**Problem requirements:** Beginning with the line where "How far is point 528,660" appears, retype every remaining line of the data below, both the first and last included.

**Material for this exercise:**

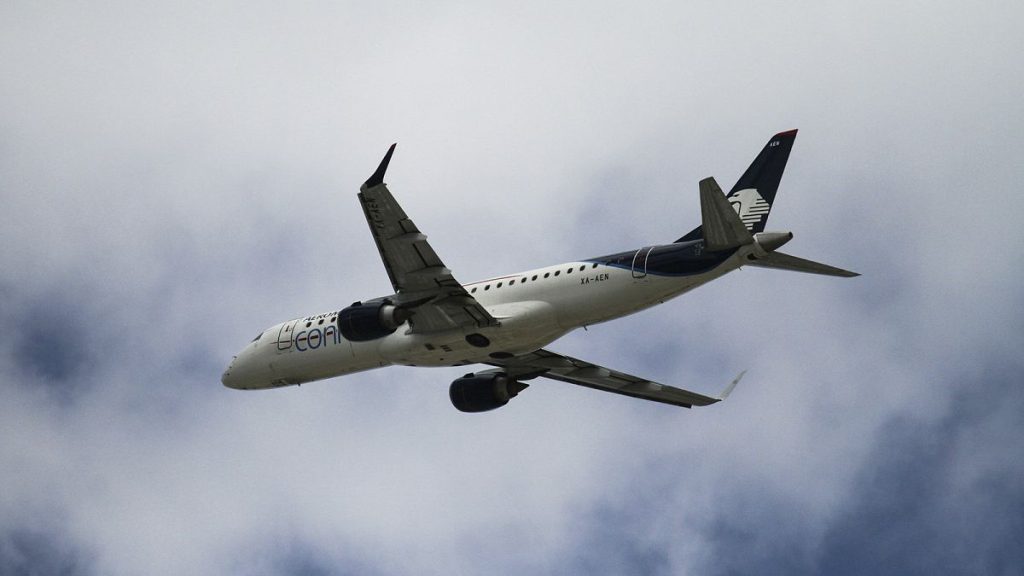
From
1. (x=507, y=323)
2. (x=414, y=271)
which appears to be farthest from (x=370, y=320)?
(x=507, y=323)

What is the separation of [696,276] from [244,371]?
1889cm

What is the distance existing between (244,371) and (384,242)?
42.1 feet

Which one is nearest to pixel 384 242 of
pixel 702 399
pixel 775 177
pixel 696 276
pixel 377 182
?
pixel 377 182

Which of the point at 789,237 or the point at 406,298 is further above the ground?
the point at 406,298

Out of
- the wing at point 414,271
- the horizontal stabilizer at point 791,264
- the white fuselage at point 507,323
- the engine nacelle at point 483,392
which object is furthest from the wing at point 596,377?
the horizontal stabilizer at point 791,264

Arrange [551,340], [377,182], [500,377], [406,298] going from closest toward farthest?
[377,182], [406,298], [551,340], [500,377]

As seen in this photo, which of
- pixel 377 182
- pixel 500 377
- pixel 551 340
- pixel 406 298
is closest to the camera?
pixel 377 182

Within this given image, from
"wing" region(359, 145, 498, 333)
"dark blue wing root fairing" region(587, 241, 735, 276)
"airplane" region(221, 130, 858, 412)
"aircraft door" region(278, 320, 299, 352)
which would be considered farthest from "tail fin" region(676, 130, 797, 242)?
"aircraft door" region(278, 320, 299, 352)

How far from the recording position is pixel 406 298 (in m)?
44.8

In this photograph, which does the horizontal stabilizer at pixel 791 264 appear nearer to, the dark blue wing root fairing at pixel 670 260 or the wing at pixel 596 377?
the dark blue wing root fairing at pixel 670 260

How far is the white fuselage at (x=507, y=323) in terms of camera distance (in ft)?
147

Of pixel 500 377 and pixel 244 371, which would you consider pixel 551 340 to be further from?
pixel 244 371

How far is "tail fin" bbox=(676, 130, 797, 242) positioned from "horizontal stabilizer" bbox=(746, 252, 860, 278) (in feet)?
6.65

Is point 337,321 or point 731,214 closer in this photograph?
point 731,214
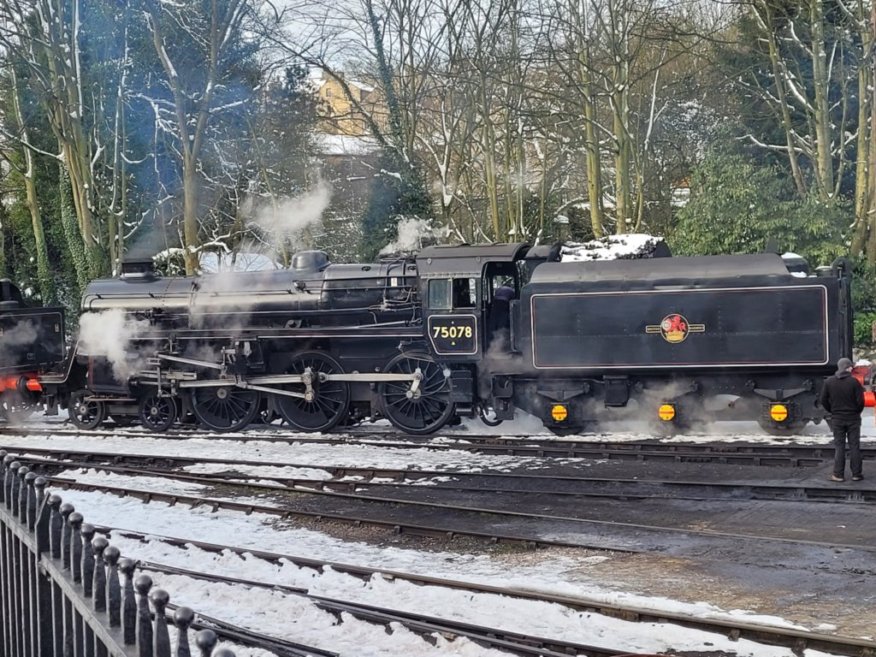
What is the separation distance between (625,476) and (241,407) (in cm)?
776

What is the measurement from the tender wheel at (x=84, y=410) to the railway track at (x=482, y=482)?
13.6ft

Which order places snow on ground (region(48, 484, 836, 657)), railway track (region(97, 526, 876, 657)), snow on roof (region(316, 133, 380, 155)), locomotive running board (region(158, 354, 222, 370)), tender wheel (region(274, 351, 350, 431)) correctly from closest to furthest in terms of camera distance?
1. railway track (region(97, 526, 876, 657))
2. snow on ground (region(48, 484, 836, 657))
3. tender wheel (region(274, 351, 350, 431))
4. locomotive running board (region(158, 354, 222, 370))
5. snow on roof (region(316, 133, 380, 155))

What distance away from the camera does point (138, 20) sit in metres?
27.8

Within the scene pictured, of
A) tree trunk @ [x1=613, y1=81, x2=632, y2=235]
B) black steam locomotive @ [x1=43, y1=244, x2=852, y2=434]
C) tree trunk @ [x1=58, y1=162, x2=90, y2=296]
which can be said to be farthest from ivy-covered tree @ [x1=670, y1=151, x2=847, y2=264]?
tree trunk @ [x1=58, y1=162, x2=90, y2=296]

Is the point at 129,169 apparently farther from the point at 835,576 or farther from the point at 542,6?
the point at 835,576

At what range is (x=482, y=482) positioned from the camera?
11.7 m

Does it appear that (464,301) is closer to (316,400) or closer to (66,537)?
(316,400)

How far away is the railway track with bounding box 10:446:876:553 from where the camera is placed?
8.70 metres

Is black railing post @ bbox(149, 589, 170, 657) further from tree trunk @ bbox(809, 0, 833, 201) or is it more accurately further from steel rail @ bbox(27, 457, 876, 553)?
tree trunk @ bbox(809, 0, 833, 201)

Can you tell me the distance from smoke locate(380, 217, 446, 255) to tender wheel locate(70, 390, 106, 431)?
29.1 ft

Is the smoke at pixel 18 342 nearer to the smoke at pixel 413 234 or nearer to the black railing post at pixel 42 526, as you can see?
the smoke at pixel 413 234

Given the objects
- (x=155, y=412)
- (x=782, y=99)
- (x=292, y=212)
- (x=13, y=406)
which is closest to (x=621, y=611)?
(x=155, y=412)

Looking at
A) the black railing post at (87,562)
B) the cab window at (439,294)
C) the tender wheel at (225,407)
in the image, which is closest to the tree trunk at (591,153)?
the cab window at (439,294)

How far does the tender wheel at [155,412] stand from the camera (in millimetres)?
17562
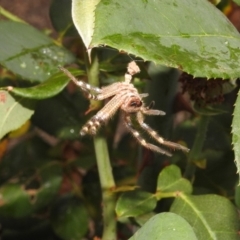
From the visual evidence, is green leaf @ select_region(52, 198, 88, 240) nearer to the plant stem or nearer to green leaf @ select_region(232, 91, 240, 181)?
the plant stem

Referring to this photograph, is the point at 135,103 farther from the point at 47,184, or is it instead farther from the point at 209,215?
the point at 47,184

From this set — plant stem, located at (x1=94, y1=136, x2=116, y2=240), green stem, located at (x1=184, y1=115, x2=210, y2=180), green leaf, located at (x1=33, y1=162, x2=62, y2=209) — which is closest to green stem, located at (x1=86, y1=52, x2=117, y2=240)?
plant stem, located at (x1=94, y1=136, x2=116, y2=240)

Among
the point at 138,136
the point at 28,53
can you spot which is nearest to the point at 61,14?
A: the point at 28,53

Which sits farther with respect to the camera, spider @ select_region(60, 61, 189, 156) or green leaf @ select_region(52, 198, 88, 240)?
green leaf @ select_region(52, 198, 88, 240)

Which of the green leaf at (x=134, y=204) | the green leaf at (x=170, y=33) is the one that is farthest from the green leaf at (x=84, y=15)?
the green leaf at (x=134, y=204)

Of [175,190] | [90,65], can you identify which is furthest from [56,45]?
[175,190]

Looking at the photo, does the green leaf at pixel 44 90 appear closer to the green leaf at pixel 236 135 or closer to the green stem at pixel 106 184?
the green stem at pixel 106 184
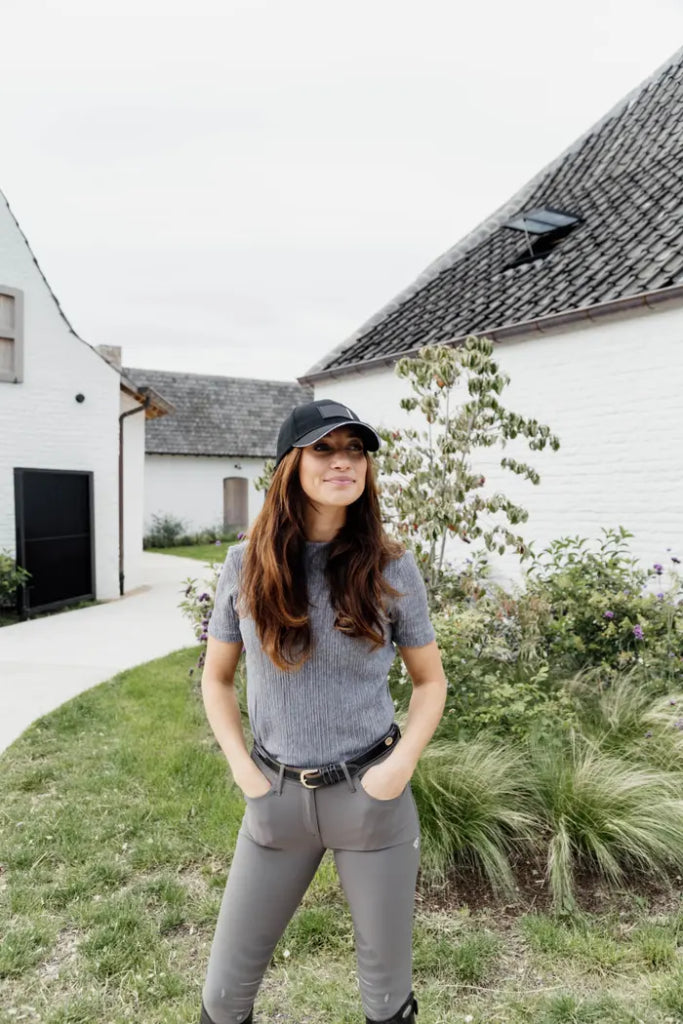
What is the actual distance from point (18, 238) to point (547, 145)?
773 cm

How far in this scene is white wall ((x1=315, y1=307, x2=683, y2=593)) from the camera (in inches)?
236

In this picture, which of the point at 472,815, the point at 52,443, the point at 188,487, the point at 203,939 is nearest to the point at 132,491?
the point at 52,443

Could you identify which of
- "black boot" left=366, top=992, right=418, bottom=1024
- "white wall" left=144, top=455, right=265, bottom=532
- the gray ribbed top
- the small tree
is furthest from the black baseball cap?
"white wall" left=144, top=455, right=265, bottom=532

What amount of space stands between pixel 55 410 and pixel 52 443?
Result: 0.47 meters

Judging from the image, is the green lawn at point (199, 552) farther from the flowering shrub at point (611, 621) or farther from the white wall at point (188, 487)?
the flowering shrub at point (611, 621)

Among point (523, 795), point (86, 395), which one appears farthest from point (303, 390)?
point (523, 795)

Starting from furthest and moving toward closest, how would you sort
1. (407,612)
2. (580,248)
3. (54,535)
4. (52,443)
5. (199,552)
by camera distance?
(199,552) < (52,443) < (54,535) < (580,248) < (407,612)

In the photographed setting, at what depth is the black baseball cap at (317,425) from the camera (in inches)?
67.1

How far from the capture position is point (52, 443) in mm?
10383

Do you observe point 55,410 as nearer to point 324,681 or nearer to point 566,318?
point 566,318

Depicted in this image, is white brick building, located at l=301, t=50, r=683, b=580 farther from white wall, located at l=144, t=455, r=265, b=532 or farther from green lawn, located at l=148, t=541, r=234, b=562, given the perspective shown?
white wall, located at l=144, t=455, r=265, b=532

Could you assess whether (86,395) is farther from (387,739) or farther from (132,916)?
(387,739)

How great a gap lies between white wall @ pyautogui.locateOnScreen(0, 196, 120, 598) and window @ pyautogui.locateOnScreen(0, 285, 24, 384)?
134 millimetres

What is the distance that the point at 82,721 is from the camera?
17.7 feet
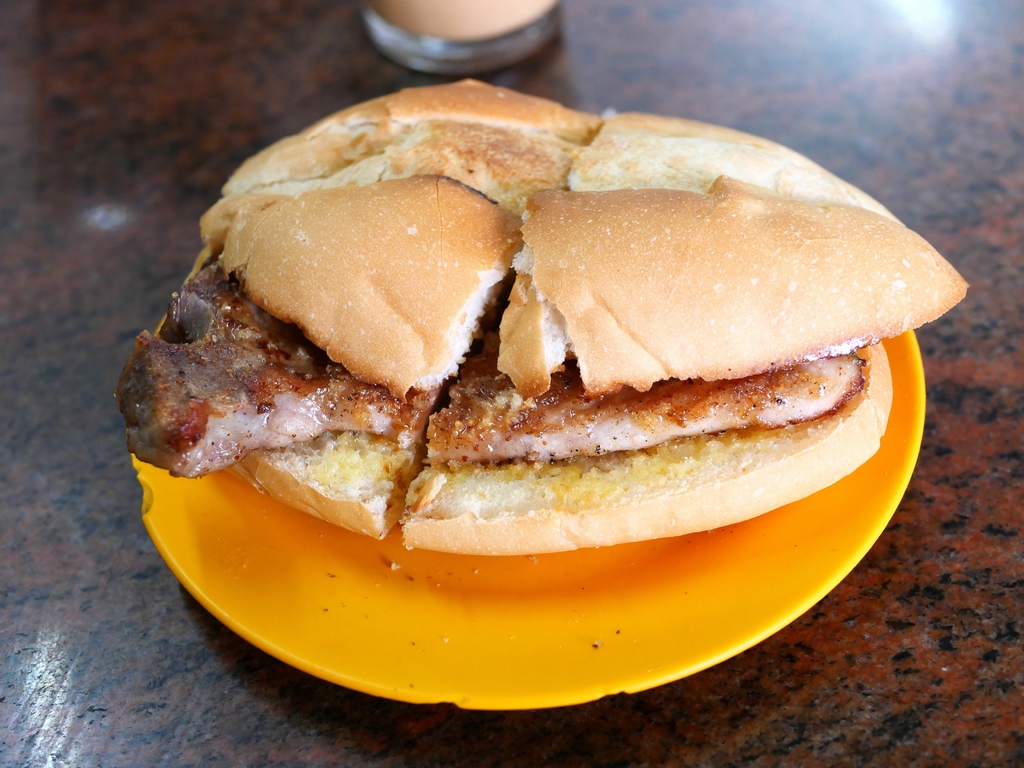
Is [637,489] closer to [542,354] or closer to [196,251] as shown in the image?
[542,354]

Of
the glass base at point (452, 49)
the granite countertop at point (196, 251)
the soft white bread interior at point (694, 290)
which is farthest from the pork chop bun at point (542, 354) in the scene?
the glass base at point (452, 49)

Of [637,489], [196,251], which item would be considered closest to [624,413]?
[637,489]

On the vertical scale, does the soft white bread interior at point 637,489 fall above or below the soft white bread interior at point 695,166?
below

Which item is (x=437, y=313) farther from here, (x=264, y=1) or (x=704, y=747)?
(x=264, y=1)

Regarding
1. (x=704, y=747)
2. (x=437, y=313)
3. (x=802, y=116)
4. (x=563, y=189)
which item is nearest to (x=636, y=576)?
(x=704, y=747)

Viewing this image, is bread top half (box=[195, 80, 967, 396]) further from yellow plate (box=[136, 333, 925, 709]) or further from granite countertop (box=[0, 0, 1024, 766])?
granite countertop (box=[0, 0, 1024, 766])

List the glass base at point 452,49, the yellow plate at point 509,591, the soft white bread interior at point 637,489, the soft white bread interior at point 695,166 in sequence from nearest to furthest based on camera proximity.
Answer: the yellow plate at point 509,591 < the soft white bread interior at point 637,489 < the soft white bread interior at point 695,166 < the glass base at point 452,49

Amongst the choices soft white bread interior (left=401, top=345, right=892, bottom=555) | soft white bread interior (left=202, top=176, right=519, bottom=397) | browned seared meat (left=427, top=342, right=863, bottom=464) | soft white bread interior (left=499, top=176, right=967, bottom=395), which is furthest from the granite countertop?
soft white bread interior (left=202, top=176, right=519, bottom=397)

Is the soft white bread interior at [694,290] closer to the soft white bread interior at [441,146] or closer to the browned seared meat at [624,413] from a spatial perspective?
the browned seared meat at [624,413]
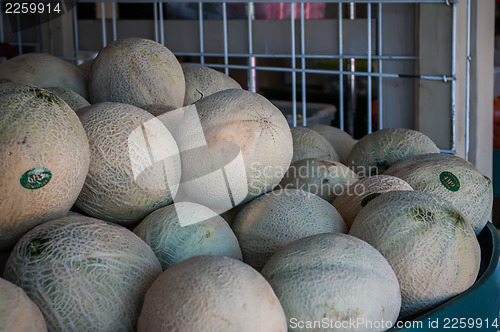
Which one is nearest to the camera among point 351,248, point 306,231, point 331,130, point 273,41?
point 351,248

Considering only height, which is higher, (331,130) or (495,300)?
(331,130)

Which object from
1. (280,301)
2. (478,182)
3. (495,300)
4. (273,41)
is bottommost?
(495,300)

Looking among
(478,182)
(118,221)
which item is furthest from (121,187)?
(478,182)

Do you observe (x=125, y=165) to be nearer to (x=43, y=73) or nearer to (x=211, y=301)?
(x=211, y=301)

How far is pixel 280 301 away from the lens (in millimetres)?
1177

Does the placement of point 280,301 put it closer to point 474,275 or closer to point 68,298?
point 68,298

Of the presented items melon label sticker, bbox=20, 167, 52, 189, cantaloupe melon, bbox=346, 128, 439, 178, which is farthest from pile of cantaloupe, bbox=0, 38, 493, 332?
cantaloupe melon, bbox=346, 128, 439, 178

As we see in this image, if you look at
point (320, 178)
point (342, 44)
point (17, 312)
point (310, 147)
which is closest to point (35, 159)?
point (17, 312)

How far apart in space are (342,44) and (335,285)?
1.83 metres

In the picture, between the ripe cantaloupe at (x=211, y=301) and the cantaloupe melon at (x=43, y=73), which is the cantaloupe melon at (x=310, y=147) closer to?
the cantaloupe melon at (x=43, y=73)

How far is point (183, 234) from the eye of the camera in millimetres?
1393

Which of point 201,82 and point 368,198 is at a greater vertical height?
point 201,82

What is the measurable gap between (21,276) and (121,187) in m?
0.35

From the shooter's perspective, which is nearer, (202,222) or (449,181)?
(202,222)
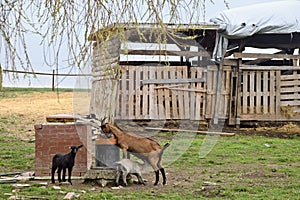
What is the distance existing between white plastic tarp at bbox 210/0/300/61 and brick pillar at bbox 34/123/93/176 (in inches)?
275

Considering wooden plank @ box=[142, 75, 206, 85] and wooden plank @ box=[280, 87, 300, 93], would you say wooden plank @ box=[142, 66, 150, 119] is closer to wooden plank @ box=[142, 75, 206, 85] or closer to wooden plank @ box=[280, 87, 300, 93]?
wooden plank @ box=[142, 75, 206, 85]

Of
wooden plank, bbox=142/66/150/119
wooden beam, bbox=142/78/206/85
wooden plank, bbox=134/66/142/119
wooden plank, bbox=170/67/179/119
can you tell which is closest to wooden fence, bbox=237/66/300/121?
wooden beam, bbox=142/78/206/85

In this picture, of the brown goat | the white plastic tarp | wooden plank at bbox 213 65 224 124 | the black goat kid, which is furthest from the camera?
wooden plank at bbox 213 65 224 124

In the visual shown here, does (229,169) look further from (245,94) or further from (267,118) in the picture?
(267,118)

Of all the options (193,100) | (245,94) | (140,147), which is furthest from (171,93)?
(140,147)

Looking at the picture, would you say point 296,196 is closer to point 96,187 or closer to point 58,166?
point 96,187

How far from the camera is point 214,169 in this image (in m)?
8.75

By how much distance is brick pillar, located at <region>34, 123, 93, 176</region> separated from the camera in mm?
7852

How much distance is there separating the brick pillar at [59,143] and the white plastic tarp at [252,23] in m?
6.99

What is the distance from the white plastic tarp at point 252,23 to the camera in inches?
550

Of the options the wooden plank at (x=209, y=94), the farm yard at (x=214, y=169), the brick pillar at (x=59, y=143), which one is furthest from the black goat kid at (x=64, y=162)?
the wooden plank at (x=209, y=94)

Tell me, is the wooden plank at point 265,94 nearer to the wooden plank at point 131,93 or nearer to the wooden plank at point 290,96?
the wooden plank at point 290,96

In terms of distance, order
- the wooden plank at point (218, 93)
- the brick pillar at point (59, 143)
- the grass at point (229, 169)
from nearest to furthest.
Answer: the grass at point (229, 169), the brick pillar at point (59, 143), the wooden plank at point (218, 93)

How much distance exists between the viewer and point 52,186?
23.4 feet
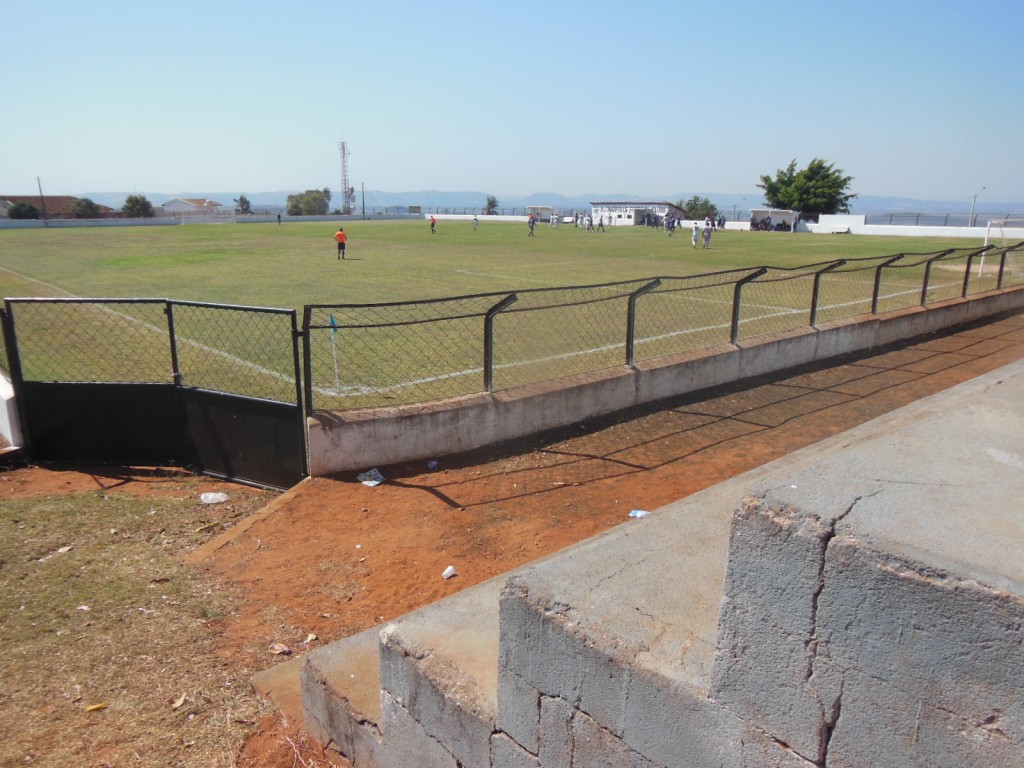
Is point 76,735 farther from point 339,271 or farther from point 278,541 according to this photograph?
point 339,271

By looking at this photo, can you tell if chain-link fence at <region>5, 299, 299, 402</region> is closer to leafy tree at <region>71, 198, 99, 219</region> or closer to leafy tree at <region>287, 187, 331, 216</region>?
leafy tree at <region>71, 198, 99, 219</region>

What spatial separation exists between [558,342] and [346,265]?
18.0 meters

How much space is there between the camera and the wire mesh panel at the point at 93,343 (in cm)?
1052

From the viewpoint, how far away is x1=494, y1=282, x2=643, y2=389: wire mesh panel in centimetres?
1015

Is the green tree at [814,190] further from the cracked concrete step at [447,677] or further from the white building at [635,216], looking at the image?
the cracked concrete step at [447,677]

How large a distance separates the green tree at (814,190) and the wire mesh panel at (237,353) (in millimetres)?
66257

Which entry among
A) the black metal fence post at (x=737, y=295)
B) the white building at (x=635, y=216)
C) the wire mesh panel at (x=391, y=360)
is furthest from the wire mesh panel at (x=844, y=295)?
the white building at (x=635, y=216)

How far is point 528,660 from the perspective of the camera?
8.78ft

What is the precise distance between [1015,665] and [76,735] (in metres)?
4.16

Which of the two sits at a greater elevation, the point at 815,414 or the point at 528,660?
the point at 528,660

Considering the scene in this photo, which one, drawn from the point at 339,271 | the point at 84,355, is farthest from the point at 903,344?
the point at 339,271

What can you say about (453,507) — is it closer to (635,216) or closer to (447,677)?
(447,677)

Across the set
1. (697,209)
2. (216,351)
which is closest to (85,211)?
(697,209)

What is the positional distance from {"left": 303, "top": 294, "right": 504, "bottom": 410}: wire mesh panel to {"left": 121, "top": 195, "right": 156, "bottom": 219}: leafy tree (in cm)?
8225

**Exercise solution:**
How far is point 528,660 from the perspective of the camera?
8.78ft

What is the precise distance between [1015,665] and [76,735] (in metres)?
4.16

Which of the two sits at a greater elevation, the point at 815,414 or the point at 528,660?
the point at 528,660

Considering the scene in this photo, which one, drawn from the point at 339,271 | the point at 84,355, is farthest from the point at 903,344?
the point at 339,271

What can you say about (453,507) — is it closer to (635,216) or closer to (447,677)?
(447,677)

Across the set
1. (697,209)
2. (216,351)
which is closest to (85,211)?
(697,209)

What is the positional distance from {"left": 303, "top": 294, "right": 504, "bottom": 410}: wire mesh panel to {"left": 121, "top": 195, "right": 156, "bottom": 219}: leafy tree (in cm)?
8225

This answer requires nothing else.